## Provided data
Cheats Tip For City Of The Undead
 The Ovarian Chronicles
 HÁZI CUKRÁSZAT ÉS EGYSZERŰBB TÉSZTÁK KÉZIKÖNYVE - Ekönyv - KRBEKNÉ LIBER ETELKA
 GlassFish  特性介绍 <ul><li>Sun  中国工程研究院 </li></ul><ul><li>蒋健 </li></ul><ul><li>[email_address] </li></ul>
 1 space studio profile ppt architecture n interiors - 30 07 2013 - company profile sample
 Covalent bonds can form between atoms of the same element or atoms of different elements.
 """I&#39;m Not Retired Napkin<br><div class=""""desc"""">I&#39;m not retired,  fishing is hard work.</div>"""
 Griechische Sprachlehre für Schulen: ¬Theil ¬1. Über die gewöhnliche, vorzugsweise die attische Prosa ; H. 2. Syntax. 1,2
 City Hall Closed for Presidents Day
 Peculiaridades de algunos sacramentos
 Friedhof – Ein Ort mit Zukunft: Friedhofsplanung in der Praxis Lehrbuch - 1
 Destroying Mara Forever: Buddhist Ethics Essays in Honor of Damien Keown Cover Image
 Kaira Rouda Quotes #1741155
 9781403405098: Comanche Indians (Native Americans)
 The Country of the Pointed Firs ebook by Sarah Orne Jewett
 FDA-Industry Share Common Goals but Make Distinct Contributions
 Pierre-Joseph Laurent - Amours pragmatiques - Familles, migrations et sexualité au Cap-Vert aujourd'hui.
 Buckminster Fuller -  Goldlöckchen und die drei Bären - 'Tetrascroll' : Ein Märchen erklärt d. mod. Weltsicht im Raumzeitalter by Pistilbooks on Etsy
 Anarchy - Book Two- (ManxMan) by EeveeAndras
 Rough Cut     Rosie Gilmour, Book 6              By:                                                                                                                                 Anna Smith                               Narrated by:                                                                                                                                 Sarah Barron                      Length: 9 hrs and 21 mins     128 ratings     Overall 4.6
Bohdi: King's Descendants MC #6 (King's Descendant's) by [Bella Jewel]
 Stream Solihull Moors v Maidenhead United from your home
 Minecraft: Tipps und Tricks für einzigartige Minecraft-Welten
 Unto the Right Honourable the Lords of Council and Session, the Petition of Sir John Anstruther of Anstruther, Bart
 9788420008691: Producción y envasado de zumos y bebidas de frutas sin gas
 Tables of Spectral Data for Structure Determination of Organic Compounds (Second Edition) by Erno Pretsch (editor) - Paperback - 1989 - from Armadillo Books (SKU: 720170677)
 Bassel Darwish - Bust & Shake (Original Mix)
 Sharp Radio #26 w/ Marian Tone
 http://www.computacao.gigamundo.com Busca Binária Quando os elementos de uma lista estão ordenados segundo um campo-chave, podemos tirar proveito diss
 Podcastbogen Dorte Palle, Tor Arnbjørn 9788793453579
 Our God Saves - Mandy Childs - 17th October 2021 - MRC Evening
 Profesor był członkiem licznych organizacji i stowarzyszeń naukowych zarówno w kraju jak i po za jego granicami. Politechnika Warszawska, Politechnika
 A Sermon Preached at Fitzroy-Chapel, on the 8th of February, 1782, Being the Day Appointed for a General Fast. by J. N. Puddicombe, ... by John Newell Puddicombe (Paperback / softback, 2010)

## What is expected
All of the lines above need to be given again exactly.

## Problem solution
Cheats Tip For City Of The Undead
 The Ovarian Chronicles
 HÁZI CUKRÁSZAT ÉS EGYSZERŰBB TÉSZTÁK KÉZIKÖNYVE - Ekönyv - KRBEKNÉ LIBER ETELKA
 GlassFish  特性介绍 <ul><li>Sun  中国工程研究院 </li></ul><ul><li>蒋健 </li></ul><ul><li>[email_address] </li></ul>
 1 space studio profile ppt architecture n interiors - 30 07 2013 - company profile sample
 Covalent bonds can form between atoms of the same element or atoms of different elements.
 """I&#39;m Not Retired Napkin<br><div class=""""desc"""">I&#39;m not retired,  fishing is hard work.</div>"""
 Griechische Sprachlehre für Schulen: ¬Theil ¬1. Über die gewöhnliche, vorzugsweise die attische Prosa ; H. 2. Syntax. 1,2
 City Hall Closed for Presidents Day
 Peculiaridades de algunos sacramentos
 Friedhof – Ein Ort mit Zukunft: Friedhofsplanung in der Praxis Lehrbuch - 1
 Destroying Mara Forever: Buddhist Ethics Essays in Honor of Damien Keown Cover Image
 Kaira Rouda Quotes #1741155
 9781403405098: Comanche Indians (Native Americans)
 The Country of the Pointed Firs ebook by Sarah Orne Jewett
 FDA-Industry Share Common Goals but Make Distinct Contributions
 Pierre-Joseph Laurent - Amours pragmatiques - Familles, migrations et sexualité au Cap-Vert aujourd'hui.
 Buckminster Fuller -  Goldlöckchen und die drei Bären - 'Tetrascroll' : Ein Märchen erklärt d. mod. Weltsicht im Raumzeitalter by Pistilbooks on Etsy
 Anarchy - Book Two- (ManxMan) by EeveeAndras
 Rough Cut     Rosie Gilmour, Book 6              By:                                                                                                                                 Anna Smith                               Narrated by:                                                                                                                                 Sarah Barron                      Length: 9 hrs and 21 mins     128 ratings     Overall 4.6
Bohdi: King's Descendants MC #6 (King's Descendant's) by [Bella Jewel]
 Stream Solihull Moors v Maidenhead United from your home
 Minecraft: Tipps und Tricks für einzigartige Minecraft-Welten
 Unto the Right Honourable the Lords of Council and Session, the Petition of Sir John Anstruther of Anstruther, Bart
 9788420008691: Producción y envasado de zumos y bebidas de frutas sin gas
 Tables of Spectral Data for Structure Determination of Organic Compounds (Second Edition) by Erno Pretsch (editor) - Paperback - 1989 - from Armadillo Books (SKU: 720170677)
 Bassel Darwish - Bust & Shake (Original Mix)
 Sharp Radio #26 w/ Marian Tone
 http://www.computacao.gigamundo.com Busca Binária Quando os elementos de uma lista estão ordenados segundo um campo-chave, podemos tirar proveito diss
 Podcastbogen Dorte Palle, Tor Arnbjørn 9788793453579
 Our God Saves - Mandy Childs - 17th October 2021 - MRC Evening
 Profesor był członkiem licznych organizacji i stowarzyszeń naukowych zarówno w kraju jak i po za jego granicami. Politechnika Warszawska, Politechnika
 A Sermon Preached at Fitzroy-Chapel, on the 8th of February, 1782, Being the Day Appointed for a General Fast. by J. N. Puddicombe, ... by John Newell Puddicombe (Paperback / softback, 2010)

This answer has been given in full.